*** TEXT PASSAGE Section Begins ***

Total tangent, but what vagary of HTML (or the Brave Browser, which I'm using here) causes words to be split in very odd places? The "inspect" devtools certainly didn't show anything unusual to me. (Edit: Chrome, MS Edge, and Firefox do the same thing. I also notice they're all links; wonder if that has something to do with it.)
The thesis here seems to be that delimiters provide important context for Claude, and for that putpose we should use XML.
The article even references English's built-in delimiter, the quotation mark, which is reprented as a token for Claude, part of its training data.
So are we sure the lesson isn't simply to leverage delimiters, such as quotation marks, in prompts, period? The article doesn't identify any way in which XML is superior to quotation marks in scenarios requiring the type of disambiguation quotation marks provide.
Rather, the example XML tags shown seem to be serving as a shorthand for notating sections of the prompt ("treat this part of the prompt in this particular way"). That's useful, but seems to be addressing concerns that are separate from those contemplated by the author.
The GP isn't suggesting to literally use quotes as the delimiter when prompting LLMs. They're pointing out that we humans already use delimiters in our natural language (quotation marks to delimit quotes). They're suggesting that delimiters of any kind may be helpful in the context of LLM prompting, which to me makes intuitive sense. That Claude is using XML is merely a convention.

*** TEXT PASSAGE Section Ends ***

[SET OF TASKS]:
1. In the forum thread about XML delimiters in prompts, which browsers besides Brave split the words in the same odd way?
2. Resume the forum thread about XML delimiters in prompts, adding text that follows on from its last post.

*** EXTRACTED MATERIAL Section Begins ***

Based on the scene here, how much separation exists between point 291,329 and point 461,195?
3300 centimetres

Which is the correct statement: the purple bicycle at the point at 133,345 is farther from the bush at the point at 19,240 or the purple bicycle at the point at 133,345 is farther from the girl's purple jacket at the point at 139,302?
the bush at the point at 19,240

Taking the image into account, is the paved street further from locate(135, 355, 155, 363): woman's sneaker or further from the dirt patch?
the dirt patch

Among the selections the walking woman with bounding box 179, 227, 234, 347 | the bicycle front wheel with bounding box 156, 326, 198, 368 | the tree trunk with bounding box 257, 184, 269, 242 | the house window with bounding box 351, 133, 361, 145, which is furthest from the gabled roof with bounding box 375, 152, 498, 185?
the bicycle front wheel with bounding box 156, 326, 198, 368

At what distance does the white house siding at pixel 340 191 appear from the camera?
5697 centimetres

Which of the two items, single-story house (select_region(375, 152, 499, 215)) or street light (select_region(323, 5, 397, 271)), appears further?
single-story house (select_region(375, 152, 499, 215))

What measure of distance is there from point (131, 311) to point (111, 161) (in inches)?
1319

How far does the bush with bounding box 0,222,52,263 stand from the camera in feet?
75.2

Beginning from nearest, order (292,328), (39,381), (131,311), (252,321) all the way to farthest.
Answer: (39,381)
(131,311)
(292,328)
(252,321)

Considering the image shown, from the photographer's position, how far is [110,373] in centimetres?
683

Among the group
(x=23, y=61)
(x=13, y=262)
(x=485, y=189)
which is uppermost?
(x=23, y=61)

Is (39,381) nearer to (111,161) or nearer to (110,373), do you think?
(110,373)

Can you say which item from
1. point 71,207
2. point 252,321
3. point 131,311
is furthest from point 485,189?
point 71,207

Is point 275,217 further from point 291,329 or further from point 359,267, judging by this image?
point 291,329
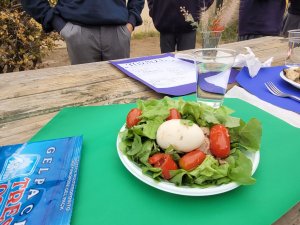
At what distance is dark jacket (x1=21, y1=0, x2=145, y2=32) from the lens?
5.64ft

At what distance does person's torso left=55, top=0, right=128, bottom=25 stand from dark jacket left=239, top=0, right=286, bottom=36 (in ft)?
3.13

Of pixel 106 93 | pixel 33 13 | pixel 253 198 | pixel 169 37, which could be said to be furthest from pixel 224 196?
pixel 169 37

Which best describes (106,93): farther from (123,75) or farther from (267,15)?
(267,15)

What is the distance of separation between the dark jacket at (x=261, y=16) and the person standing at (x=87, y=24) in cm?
89

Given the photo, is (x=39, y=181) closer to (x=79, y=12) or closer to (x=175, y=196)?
(x=175, y=196)

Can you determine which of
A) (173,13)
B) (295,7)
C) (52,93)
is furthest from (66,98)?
(295,7)

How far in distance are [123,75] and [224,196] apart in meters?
0.77

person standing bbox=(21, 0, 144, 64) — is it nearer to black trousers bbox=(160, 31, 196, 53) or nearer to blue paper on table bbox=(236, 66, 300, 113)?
black trousers bbox=(160, 31, 196, 53)

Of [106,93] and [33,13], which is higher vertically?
[33,13]

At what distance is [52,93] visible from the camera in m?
1.01

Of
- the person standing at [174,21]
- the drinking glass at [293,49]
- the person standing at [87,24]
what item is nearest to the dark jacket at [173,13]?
the person standing at [174,21]

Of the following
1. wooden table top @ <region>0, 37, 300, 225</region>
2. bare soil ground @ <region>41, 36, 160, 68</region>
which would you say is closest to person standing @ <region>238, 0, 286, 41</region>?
wooden table top @ <region>0, 37, 300, 225</region>

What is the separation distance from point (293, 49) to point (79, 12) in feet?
3.96

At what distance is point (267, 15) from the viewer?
80.5 inches
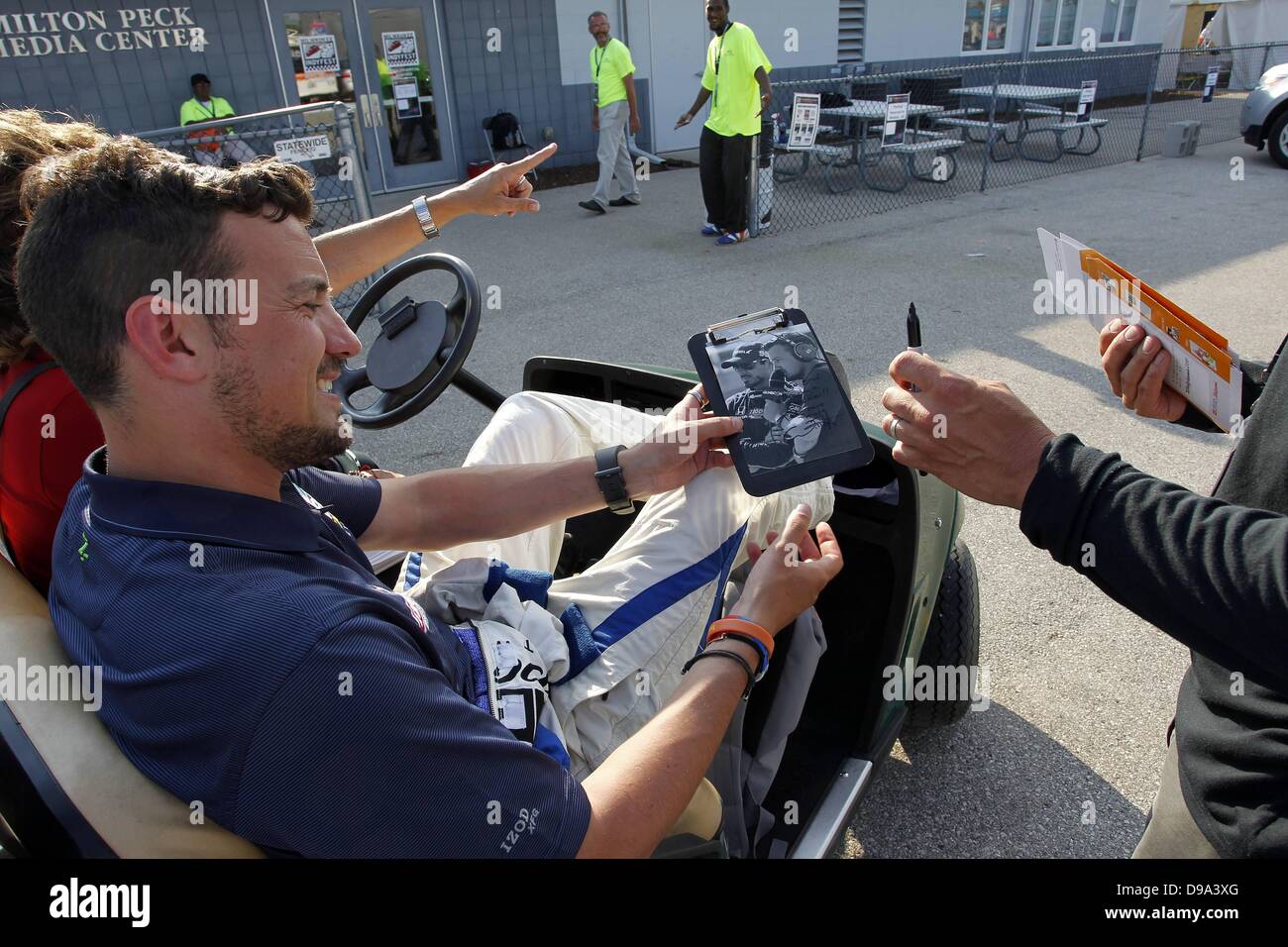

*** EXTRACTED MATERIAL Section Ends ***

[ANSWERS BY TASK]:
1. Chrome, MS Edge, and Firefox.

2.
That first image, “Structure Prompts with XML”, just screams AI-written. The bullet lists don’t line up, the numbering starts at (2), random bolding. Why would anyone trust hallucinated documentation for prompting? At least with AI-generated software documentation, the context is the code itself, being regurgitated into bulleted english. But for instructions on using the LLM itself, it seems pretty lazy to not hand-type the preferred usage and human-learned tips.
There must be an OpenClaw YouTube video helping people post to hacker news, or something, because the front page is overrun with AI slop like this article, that makes no sense anyway. The author literally has no idea what any of this stuff means.
I think XML is good to know for prompting (similar to how <think></think> was popular for outputs, you can do that for other sections). But I have had much better experience just writing JSON and using line breaks, colons, etc. to demarcate sections.
Could you clarify, do those tags need to be tags which exist and we need to lear about them and how to use them? Or we can put inside them whatever we want and just by virtue of being tags, Claude understands them in a special way?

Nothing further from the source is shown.